As he walked to the brow of the hill, he felt desperately, unbearably alone. Then he saw the man, standing just underneath the brow of the hill, sitting on a grassy outcrop, staring
down at Letoric. He instantly recognised him. Jean-Pierre Claude – the farm labourer who lived with his mother in the old cottage near the end of the weed-tangled Letoric drive. What did he want, wondered Alain indignantly, forcing his limbs into a more hurried stride. He must know he was trespassing – and trespassing to Alain was a major crime. The Ste Michelle estate was his own world, and he believed passionately in the privacy of his own property – the place he had even wrested away from his own sisters who he had known would only mismanage it. To have seen Ste Michelle divided into three shares would have been intolerable, and besides, he knew that they would be tempted to sell some of it as building land. To Alain, his family home and its land was sacred and he would fight to the bitter end to protect every inch of it.
4
The old man suddenly came into view. He was tall and gaunt, impressive despite his slight stoop, with a full head of startlingly white hair and a white moustache. Jean-Pierre had always admired his looks. Landowner Leger, brother of the two old girls, a recluse who was said to have been a Resistance hero, and who now was so passionate about his deep love for his own particular patch of native land. There had been some kind of dispute with his sisters over the estate and they didn’t speak. Jean-Pierre knew he was trespassing, but he often did and had rarely seen anyone here at the top of the hill. He wanted to look at Letoric – the scene of the crime – and perhaps catch a sight of Marius. For a long time now, Jean-Pierre had been obsessed with him.
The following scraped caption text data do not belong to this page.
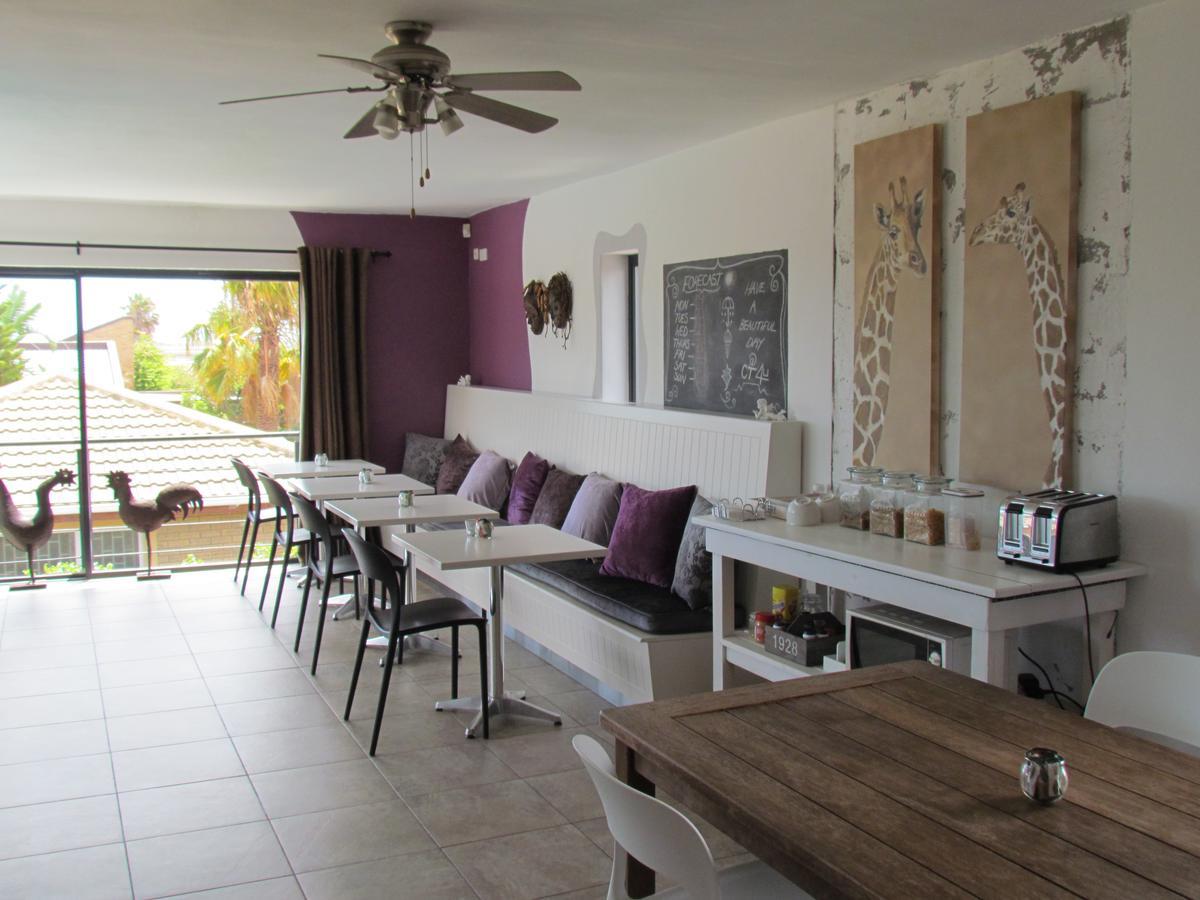 Capetown 4U Guesthouse Блубергстранд Екстериор снимка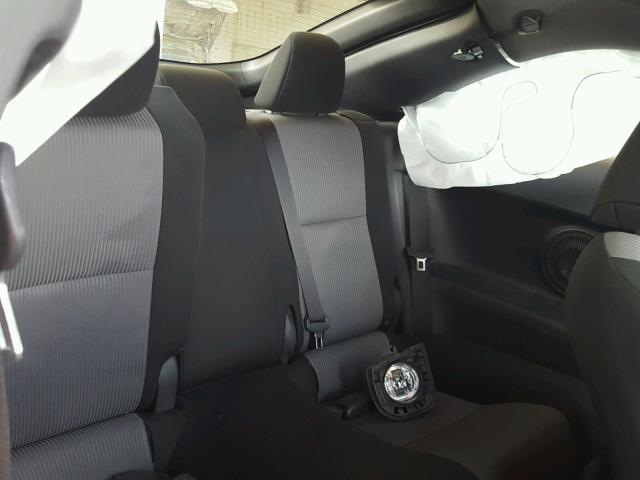 JTKJF5C77F3093611 - 2015 TOYOTA SCION TC 白色 照片 6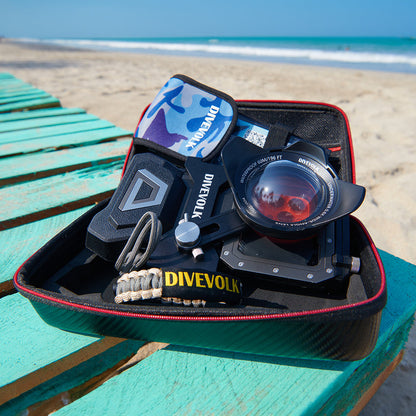 DiveVolk Seatouch 4 travel case, beach background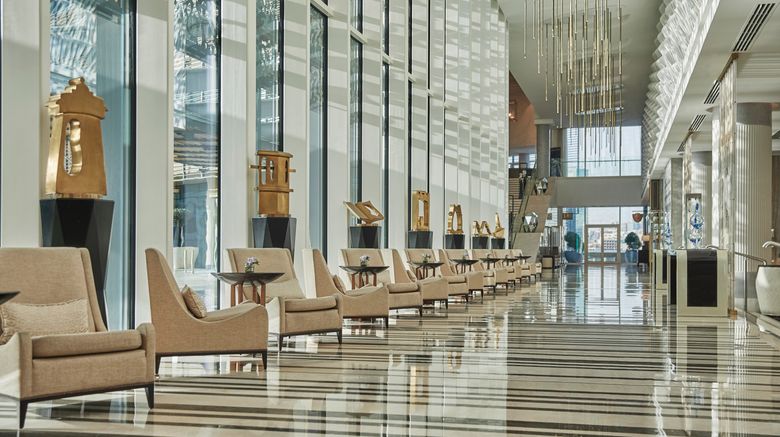 <b>Four Seasons Abu Dhabi Lobby</b>. Images powered by <a href="https://www.leonardoworldwide.com/" title="Leonardo Worldwide" target="_blank">Leonardo</a>.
It seemed like a lifetime since Jean-Pierre had seduced him as a young man, mostly for the fun of having the local toff. Recently the obsession had grown deeper, and lately he had thought of him every day – the days that stretched into eternity – a life sentence of toiling on the land. Meanwhile Marius Larche had his rich professional life; a high ranking policemen who might care about the past enough to part with some money. After all, he was up to his neck in scandal already. Surely he didn’t want any more. The money, and with it the chance of escaping a life in the fields, were only what he deserved.
Sometimes he went for a weekend in Lyon where he could make money as a prostitute. He knew his way around, knew what to give and what to receive. But he was in his forties now and the drink and his mother’s generous food had ruined his figure. The bastard owes me, he thought. And with Henri dead, maybe Marius would be more vulnerable.